Vonier wird im neuen Parlament Landtagsvizepräsidentin sein, diese Position übernimmt sie von Parteikollegin Martina Rüscher. Rüscher selbst wechselt als Gesundheitslandesrätin auf die Regierungsbank. Erstmals in der Geschichte des Vorarlberger Landtags steht den Grünen ein Platz im Landtagspräsidium zu, diesen wird Sandra Schoch als Landtagsvizepräsidentin einnehmen.

Viele neue Gesichter

Erstmalig als Landtagsabgeordnete für die ÖVP arbeiten werden Christina Metzler und Heidi Schuster-Burda (Bezirk Bregenz), Susanne Andexlinger und Patrick Wiedl (Bezirk Dornbirn), Gabriele Graf und Clemens Ender (Bezirk Feldkirch) sowie Bundesbäuerin Andrea Schwarzmann (Bezirk Bludenz). Über die Landesliste schafften es Christoph Thoma und JVP-Obmann Raphael Wichtl.

Bei den Grünen (sieben Mandate, bisher sechs) kommen durch das verlängerte Regierungsengagement von Landessprecher Johannes Rauch und Katharina Wiesflecker drei landespolitische Neueinsteiger zu den erfahrenen Abgeordneten hinzu: nämlich Eva Hammerer (Bezirk Bregenz), Bernhard Weber (Bezirk Feldkirch) und Nadine Kasper (Landesliste). Neben Schoch (Bezirk Bregenz) gehören weiterhin der neue Klubobmann Daniel Zadra sowie Vahide Aydin (beide Bezirk Dornbirn) und Christoph Metzler (Bezirk Feldkirch) dem grünen Landtagsklub an.

FPÖ: Kerbleder stößt neu dazu

Die Freiheitlichen stellen nur noch fünf statt wie zuletzt neun Mandatare. Vier der fünf Abgeordneten übten ihre Funktion schon in dieser Legislaturperiode aus: Parteichef Christof Bitschi (Bezirk Bludenz), der auch neuer Klubobmann wird, der bisherige Klubobmann Daniel Allgäuer (Landesliste), Dieter Egger (Bezirk Dornbirn) sowie Hubert Kinz (Bezirk Bregenz). Zu ihnen stößt Andrea Kerbleder über ein Mandat aus dem Bezirk Feldkirch.

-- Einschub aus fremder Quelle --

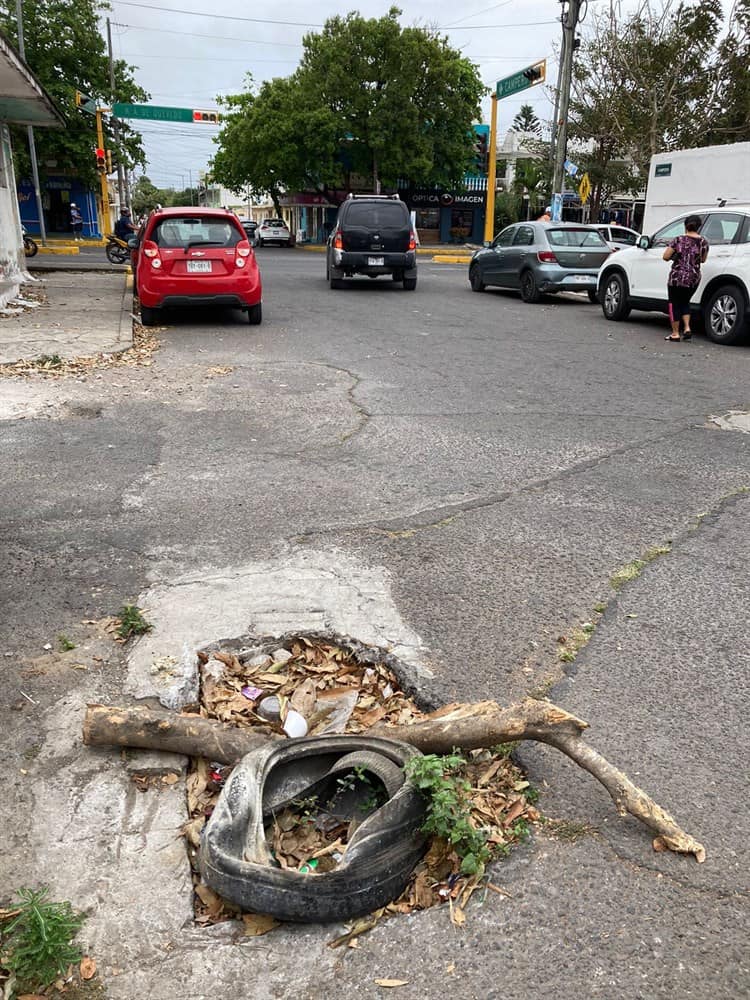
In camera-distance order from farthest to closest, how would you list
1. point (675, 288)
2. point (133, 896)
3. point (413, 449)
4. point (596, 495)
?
1. point (675, 288)
2. point (413, 449)
3. point (596, 495)
4. point (133, 896)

Neue Mandate für SPÖ und NEOS

Bei der SPÖ und den nun mit Klubstärke im Landtag sitzenden NEOS gibt es jeweils zwei neue Landtagsmandatare. Für die SPÖ ziehen neu Parteichef Martin Staudinger (der auch Klubobmann werden wird, Bezirk Bregenz) und Elke Zimmermann (Landesliste) ins Parlament ein. Sie ergänzen das Team rund um den aktuellen Klubobmann Michael Ritsch und Manuela Auer (beide Landesliste). Das Pink der NEOS verkörpern im Landtag wie bisher Sabine Scheffknecht (Bezirk Feldkirch), nunmehr als Klubobfrau, sowie neu Johannes Gasser (Bezirk Bregenz) und Gerfried Thür (Landesliste).